• TEXT:
*** Begin section ***
Re: [PATCH] memcg: introduce per-memcg reclaim interface

From: Yang Shi
Date: Tue Sep 22 2020 - 16:03:04 EST


On Tue, Sep 22, 2020 at 12:09 PM Michal Hocko <mhocko@xxxxxxxx> wrote:
>
> On Tue 22-09-20 11:10:17, Shakeel Butt wrote:
> > On Tue, Sep 22, 2020 at 9:55 AM Michal Hocko <mhocko@xxxxxxxx> wrote:
> [...]
> > > Last but not least the memcg
> > > background reclaim is something that should be possible without a new
> > > interface.
> >
> > So, it comes down to adding more functionality/semantics to
> > memory.high or introducing a new simple interface. I am fine with
> > either of one but IMO convoluted memory.high might have a higher
> > maintenance cost.
>
> One idea would be to schedule a background worker (which work on behalf
> on the memcg) to do the high limit reclaim with high limit target as
> soon as the high limit is reached. There would be one work item for each
> memcg. Userspace would recheck the high limit on return to the userspace
> and do the reclaim if the excess is larger than a threshold, and sleep
> as the fallback.
>
> Excessive consumers would get throttled if the background work cannot
> keep up with the charge pace and most of them would return without doing
> any reclaim because there is somebody working on their behalf - and is
> accounted for that.
>
> The semantic of high limit would be preserved IMHO because high limit is
> actively throttled. Where that work is done shouldn't matter as long as
> it is accounted properly and memcg cannot outsource all the work to the
> rest of the system.
*** End section ***
• WORK REQUEST 1:
In the memcg reclaim thread, what does Michal Hocko suggest scheduling as soon as the high limit is reached?
• WORK REQUEST 2:
Write what comes next in the memcg reclaim thread, picking up after its last sentence.

• INFORMATION PROVIDED:
*** Begin section ***
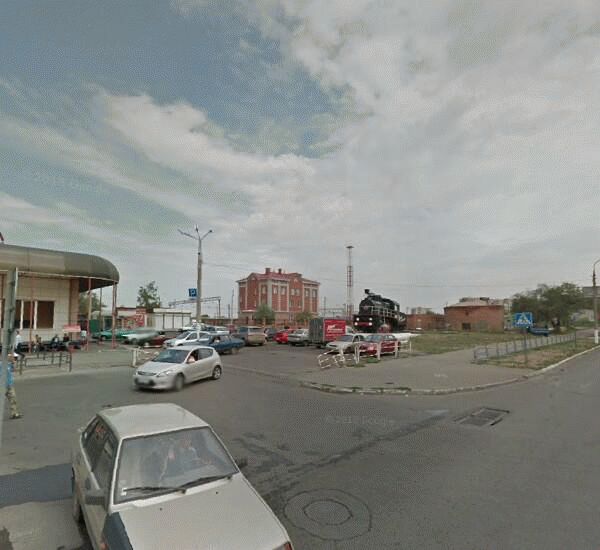 Банкомат Альфа-Банка по адресу Вокзальная ул.,  39А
*** End section ***
• EXPECTED ANSWER 1:
A background worker that does the high limit reclaim on behalf of the memcg, with the high limit as its target, using one work item per memcg.

• EXPECTED ANSWER 2:
>
> Would something like that (with many details to be sorted out of course)
> be feasible?

This is exactly how our "per-memcg kswapd" works. The missing piece is
how to account the background worker (it is a kernel work thread)
properly as what we discussed before. You mentioned such work is WIP
in earlier email of this thread, I think once this is done the
per-memcg background worker could be supported easily.

>
> If we do not want to change the existing semantic of high and want a new
> api then I think having another limit for the background reclaim then
> that would make more sense to me. It would resemble the global reclaim
> and kswapd model and something that would be easier to reason about.
> Comparing to echo $N > reclaim which might mean to reclaim any number
> pages around N.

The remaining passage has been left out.